● Work order
Nothing but the lines below from the one containing "Christmas table with" through the one containing "Ikea Christmas wreath" should appear in the answer, exact and without pictures.

● The input
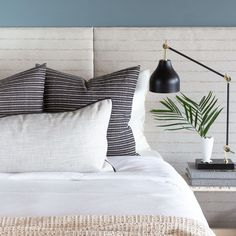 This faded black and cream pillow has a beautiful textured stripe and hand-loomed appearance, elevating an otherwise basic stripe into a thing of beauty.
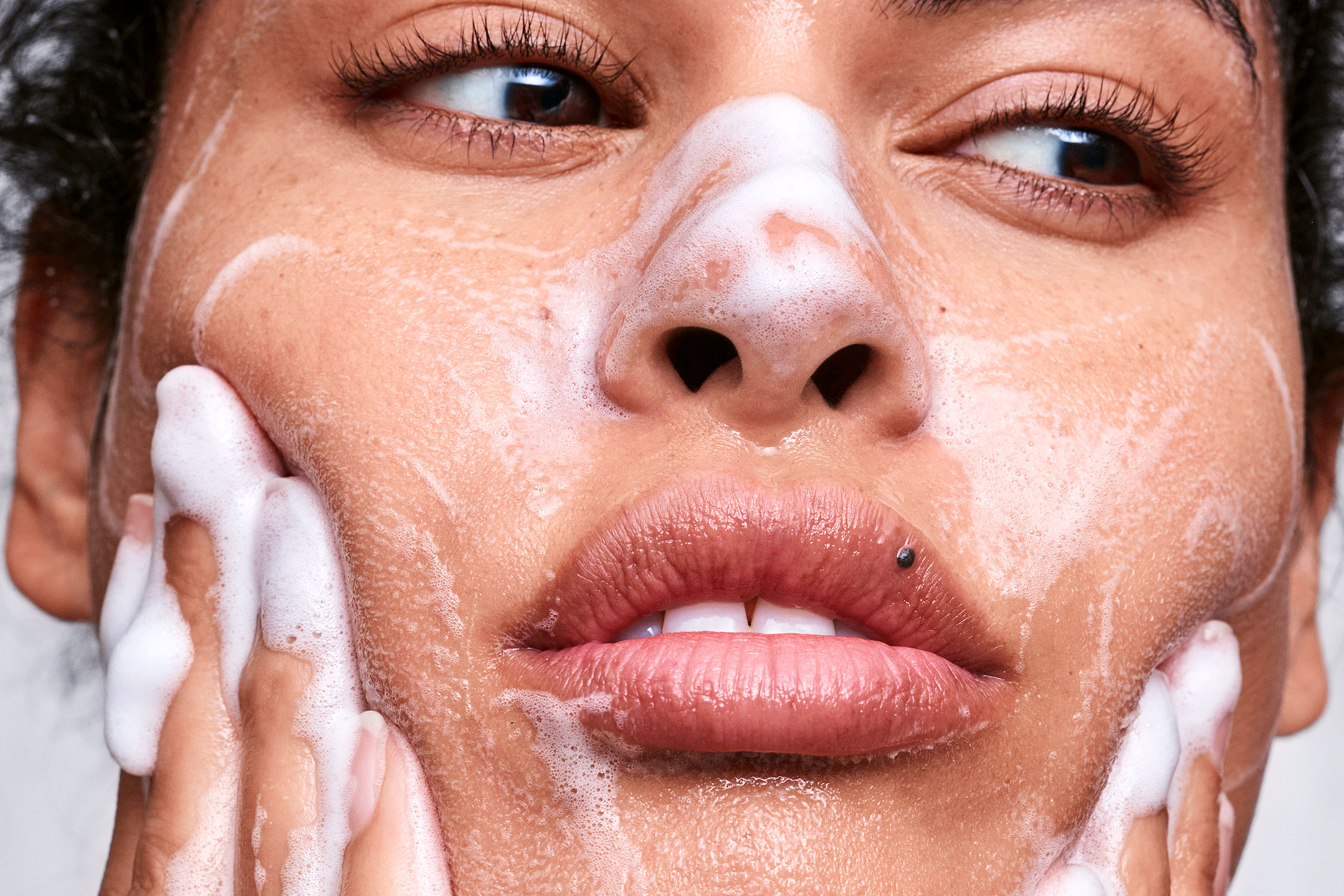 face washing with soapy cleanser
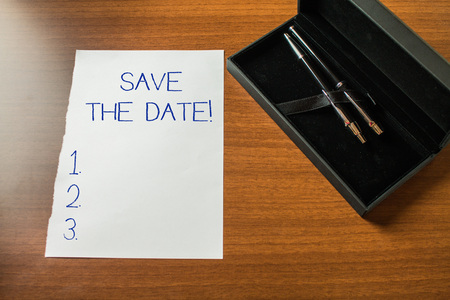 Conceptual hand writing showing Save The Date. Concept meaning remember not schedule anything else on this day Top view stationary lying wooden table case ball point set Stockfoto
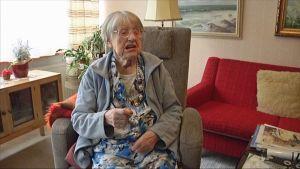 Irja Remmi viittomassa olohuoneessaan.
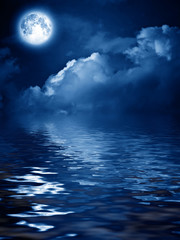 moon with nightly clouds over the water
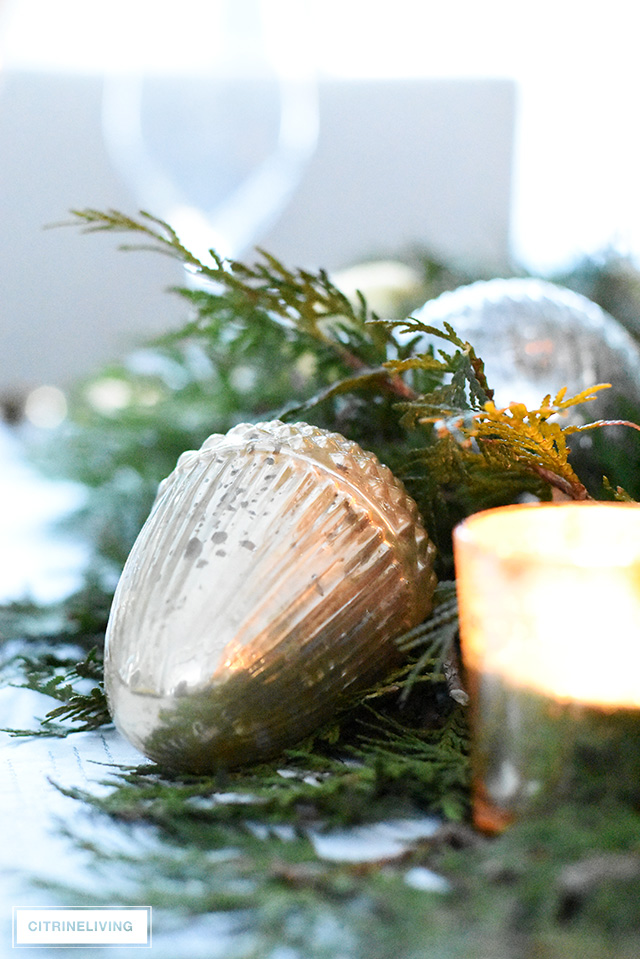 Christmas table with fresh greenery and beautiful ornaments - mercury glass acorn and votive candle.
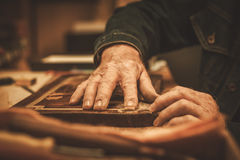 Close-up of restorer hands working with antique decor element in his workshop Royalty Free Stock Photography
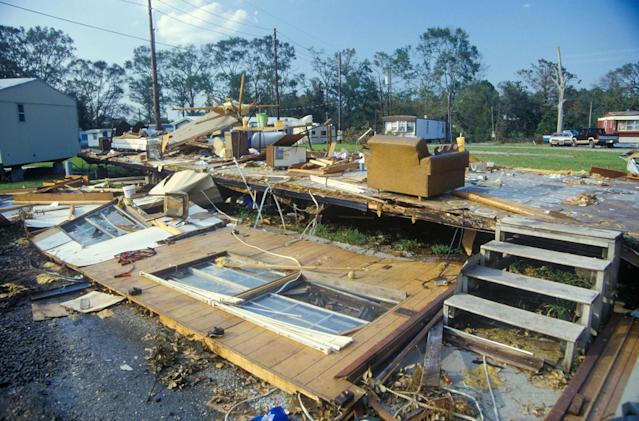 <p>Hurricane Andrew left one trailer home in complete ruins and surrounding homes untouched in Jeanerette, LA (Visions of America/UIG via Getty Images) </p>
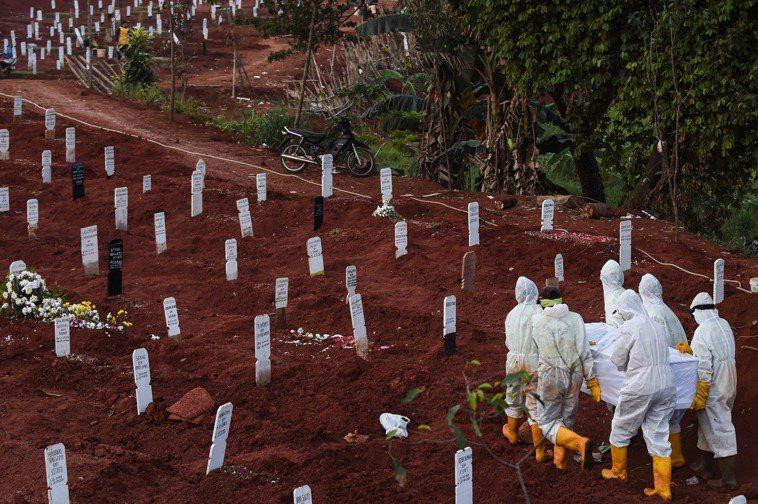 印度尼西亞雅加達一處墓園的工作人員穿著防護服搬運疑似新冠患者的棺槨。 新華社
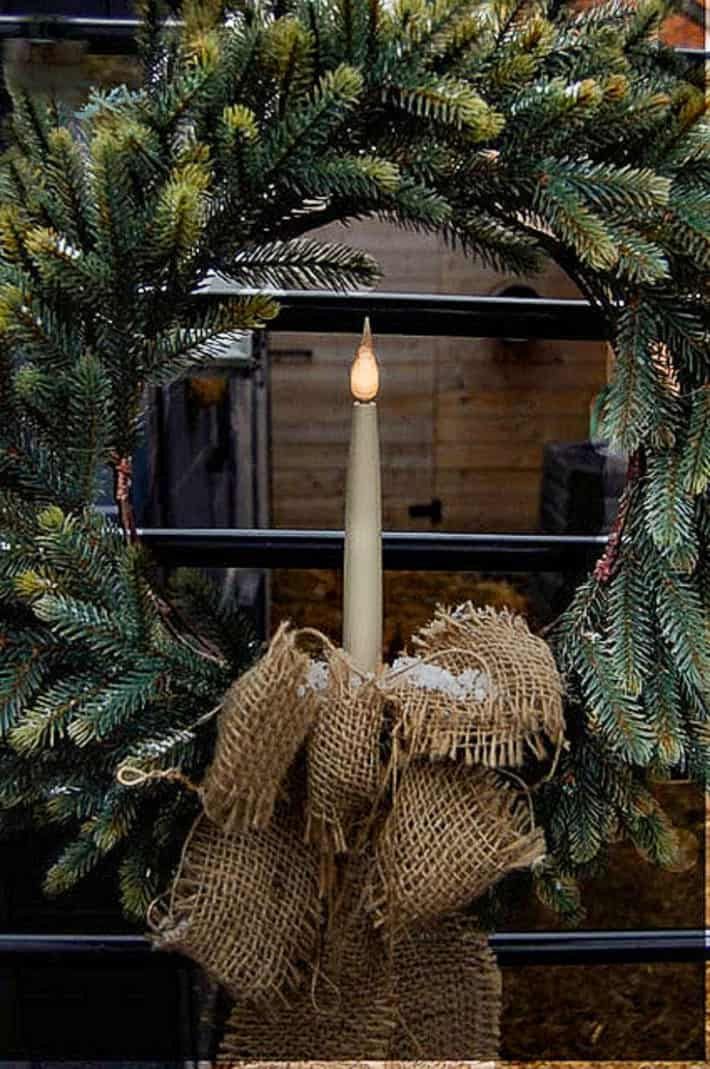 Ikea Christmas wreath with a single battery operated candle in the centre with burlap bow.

--

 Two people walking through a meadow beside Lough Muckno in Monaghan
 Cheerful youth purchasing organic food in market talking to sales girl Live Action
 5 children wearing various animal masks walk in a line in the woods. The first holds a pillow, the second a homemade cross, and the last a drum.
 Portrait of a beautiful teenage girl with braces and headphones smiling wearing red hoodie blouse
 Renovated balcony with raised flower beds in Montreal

● Response to the task
 Christmas table with fresh greenery and beautiful ornaments - mercury glass acorn and votive candle.
 Close-up of restorer hands working with antique decor element in his workshop Royalty Free Stock Photography
 <p>Hurricane Andrew left one trailer home in complete ruins and surrounding homes untouched in Jeanerette, LA (Visions of America/UIG via Getty Images) </p>
 印度尼西亞雅加達一處墓園的工作人員穿著防護服搬運疑似新冠患者的棺槨。 新華社
 Ikea Christmas wreath with a single battery operated candle in the centre with burlap bow.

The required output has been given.